Dori skipped down the concrete sidewalk, dodging rotten boxes and holes in the surface. Despite the trashed surroundings - she had to sidestep a pile of shattered glass, pausing her skipping - she was in a light spirit. Today was Saturday, the only off day she got. As a student of the Hope Academy, she only got Saturdays off. Monday to Friday were taken up by classes, and Sundays were reserved for 'resting' - almost twelve hours of manual labor in a local plastic factory.

But this wasn't only a special day because of the break - she was going to see Philip. Philip was her best friend, who had been moved to a military school on the other side of the city. He was hoping to get out of the Orange Zone by making a name for himself there. Dori wasn't too concerned with escaping the hellhole that Miami had become - she was happy where she was. And even happier when Philip was around.

Dori stopped and looked around. She was walking down what was once a busy shopping district - there were large and fancy buildings on either side of the wide road. But the decorative glass had all but been reduced to powder by looters, and the magnificent buildings had been etched and scarred by constant acid rain. The streets were broken and cracked, showing up the pipes and cables beneath. The general devastation was a trademark of an Orange Zone, and many people spent large portions of their lives trying to move out of these areas, and into the Yellow - and very rarely, Green - Zones.

There were only three real ways out of an Orange Zone. The first a very good report from any one of the three local Government-run academies, which allowed the bearer to apply for work in one of the neighbouring Yellow Zones. The catch was that the work was extremely difficult, and less than five percent of the entire population had managed to succeed with that method.

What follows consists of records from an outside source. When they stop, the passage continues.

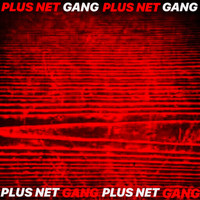 Gang - Plus net (Explicit)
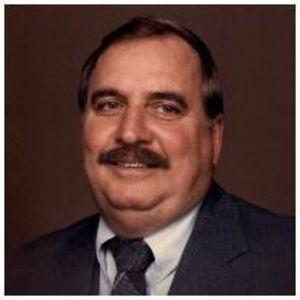 Alve Russell, Jr.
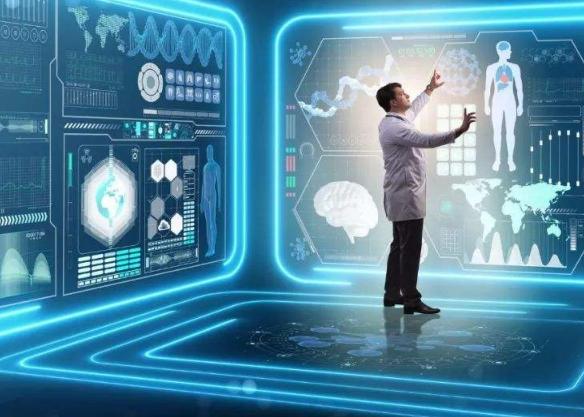 计算机视觉市场迅速崛起 在人工智能产业中占据着十...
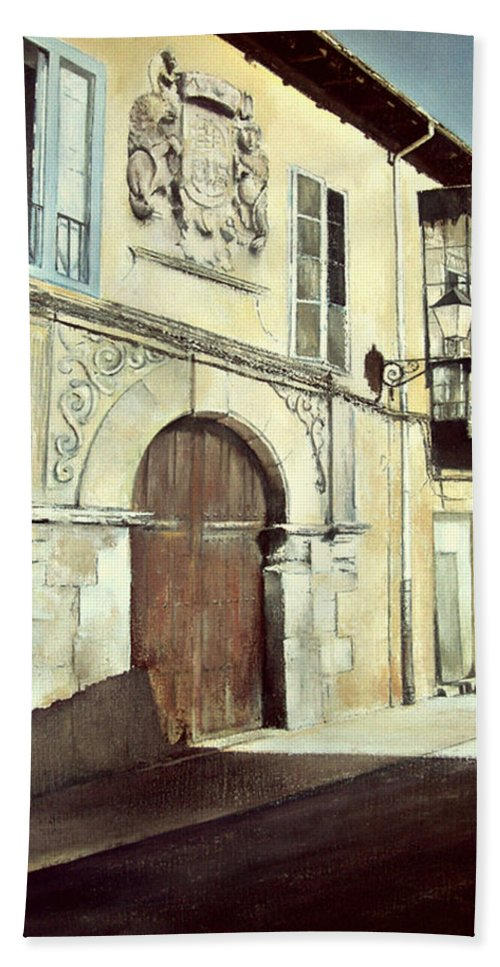 Casa Beach Towel featuring the painting Casa palaciega en calle Serranos-leon by Tomas Castano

The second was the local military base - the method Philip had dedicated himself to. Dori didn't know much about it, except that it was gruelling work, and carried a very real chance of getting killed. But if Philip was promoted to Lieutenant, he had the option to move to another part of the country - and the first choice was usually Kansas, the largest Green Zone in the United States.

The third method was death. And outside of those three escapes, there was no hope. The gates at the giant walls would remain locked for those trying to escape without permission. It was a hopeless situation for many, but every person that left the Orange Zone spurred the others on. It could be done, and it /will/ be done - that was the motto of those who remained behind.

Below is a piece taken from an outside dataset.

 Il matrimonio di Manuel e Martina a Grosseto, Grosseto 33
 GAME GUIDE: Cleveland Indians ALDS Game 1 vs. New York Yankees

Dori had reached the train station. It was a Saturday, and many people wanted to travel to the oceanside - the station was crowded, smelling of urine and carbon smoke and humanity, dressed mainly in tattered denims and torn shirts, some with overcoats despite the warm day. Dori had to force her way through the crowd and to the ticket desk. Being fourteen years old wasn't much help here, and it took her almost thirty minutes of constant shoving and heaving to make her way to the desk.

"One ticket to Lambda Sector," she said, handing her GID card to the lady behind the ticket desk. The Global Identity card was a total record of her life - from her birth certificate, to her Government credit account, to her achievments at the Academy. Every person in the Orange Zone had one - it was compulsory.

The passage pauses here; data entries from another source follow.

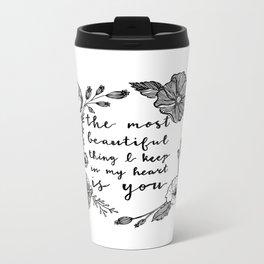Beautiful Poppies Metal Travel Mug
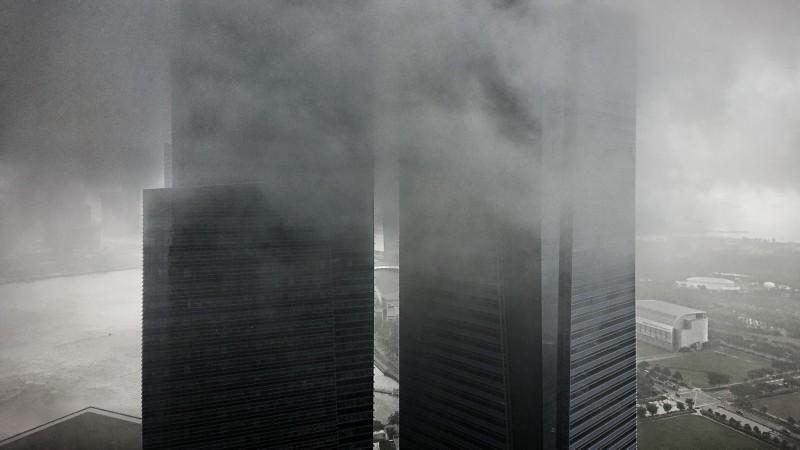 20180831-weather.jpg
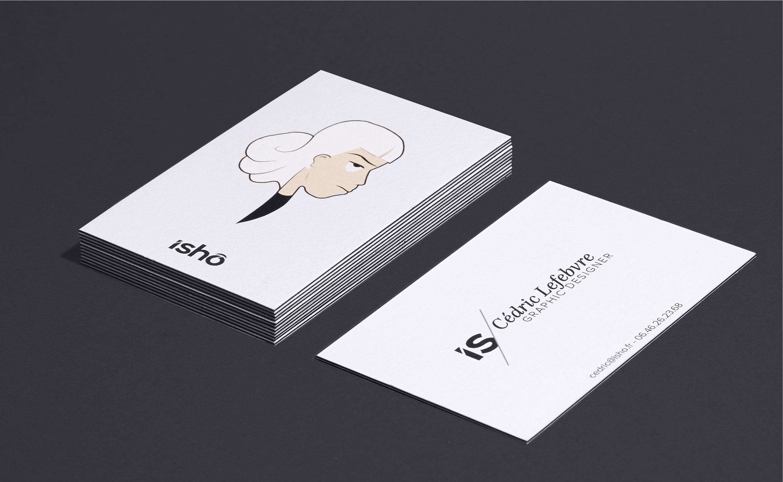 isho-cards-4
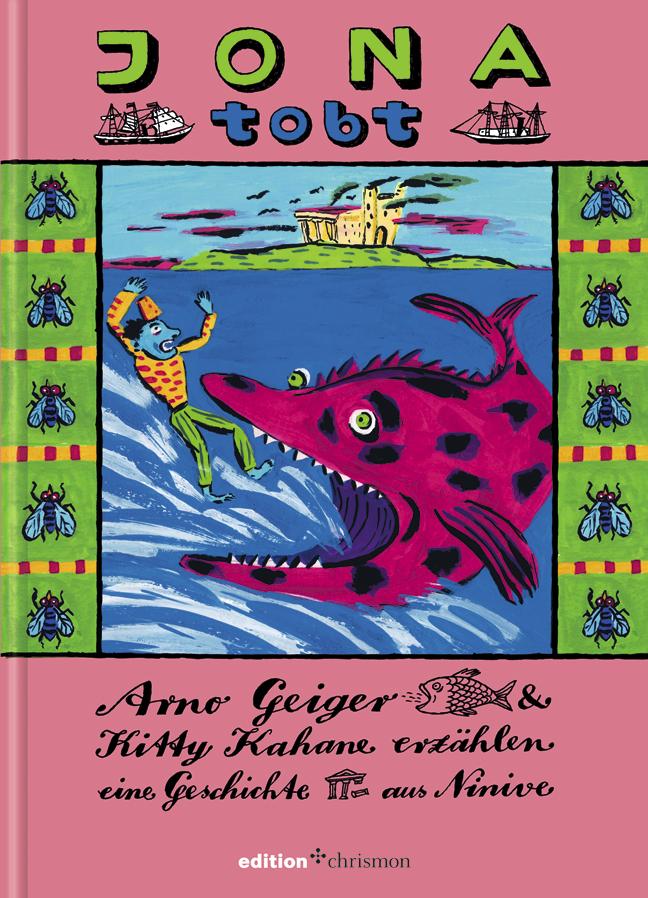 Arno Geiger ~ Jona tobt 9783869211046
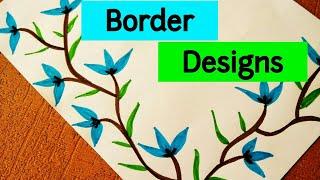 Descargar Mp3 De Project File Border Gratis Buentema Org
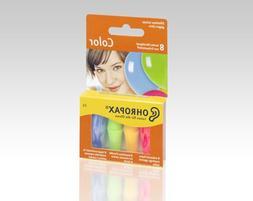 Ohropax Color Foam Ear Plugs
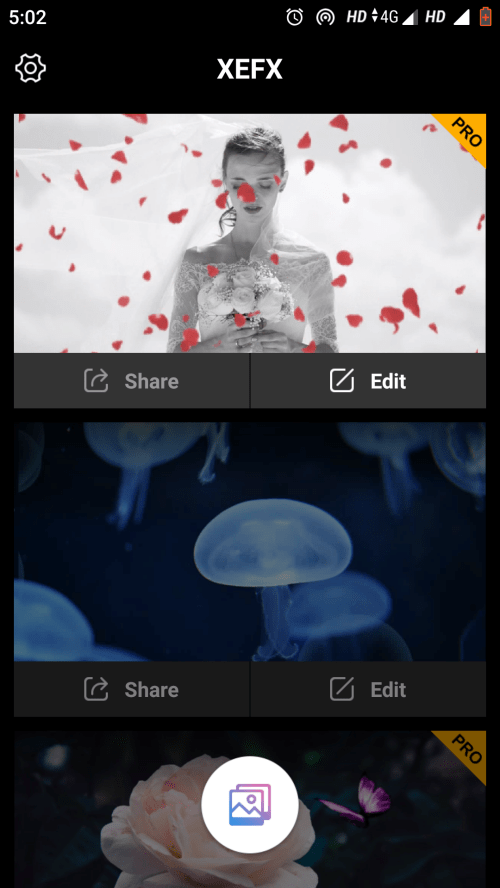 apps for creating photo animation effects 02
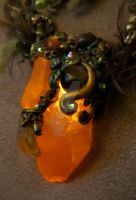 The Fire in the Earth Will O' Wisp Necklace by elvenelysium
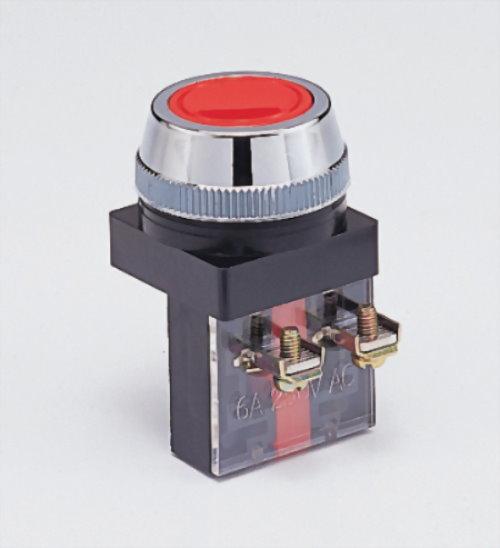 按鈕開關 PB30-1B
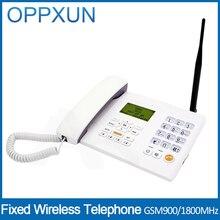 Gsm телефон беспроводной телефон telefone сем настольного телефона telefono Inalámbrico домашний телефон или офисного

The lady handed the card back, saying "Gate twelve,". Another commuter immediately pushed her away, and she had to fight her way through the crowd again. Gate twelve was on the other side of the station, but the density of human traffic decreased as she drew closer. Not many people picked the Lambda Sector as their destination on a Saturday, and the platform was almost empty when she got there. There were about twenty people standing around, waiting for the train. The clock on the wall was broken, but she knew it would probably be about ten minutes until the train arrived.

Lambda Sector was the part of the city that housed the military base that Philip was a conscript in. It was bleak and gray - more so than the rest of the city - and generally had an unfriendly air about it. But to Dori, it was heaven. She smiled to herself as the train pulled up, generating a bloodcurdling screech as the defective brakes brought it to a stop. The doors slid open, and hundreds of people crowded out. Most were wearing the standard-issue light grey pants and shirts of the miliraty academy, and several were wearing dark green - squad captains. Lieutenant was one rank above squad captain - these people were already halfway out of the Orange Zone.

The flood of commuters slowed to a trickle, and Dori hopped on board. The inside of the train had been stripped of seats and other furniture in an effort to create more space to stand. She walked over to a window - it had been broken clear out - and looked back towards the station. When the train started moving, she would get to see the city from an aerial view - this train ran on the inter-sector speedrail.

The train started moving with a jolt, and Dori stumbled, grabbing at the window pane to steady herself. There was a brief flash of pain as a small shard of glass dug into her hand, causing a yelp of pain. She quickly pulled her hand away and inspected the damage. It wasn't too bad - the bleeding would stop soon. The pain was only an annoyance - these sorts of scars were picked up on a daily basis in this sort of life. She exhaled and looked out the window again. The train ascended a ramp and linked up to the high speed rails, and she had a better view of the city.

The city stretched as far as the horizon - all flat, grey buildings. In the extreme distance, Dori could make out the hydroponic farms that served Miami. Closer to the central city was a cluster of large factories, surrounded by apartment blocks. That was where she spent her Sundays, hating every minute of it. The first thing about the place she hated was the smell. Then the choking fumes and the torn buildings and excessive heat. But it was part of her life, and she had to bear it.

A loud coughing distracted her, and she looked around to see who it was. In the far corner of the train, she saw three men, crouched together, looking miserable. She thought there was something odd about them. One of them looked up, and light from the window caught his eye, reflecting the red light back at Dori.

Instantly she felt her hate rising. They were addicts to the single most powerful narcotic in human history - Bloodfire. Bloodfire was a composite narcotic - it provided the ultimate high, but eventually it resulted in death. A very horrible death too - it dissolved blood vessels, causing massive internal bleeding: Hence the name 'Bloodfire'.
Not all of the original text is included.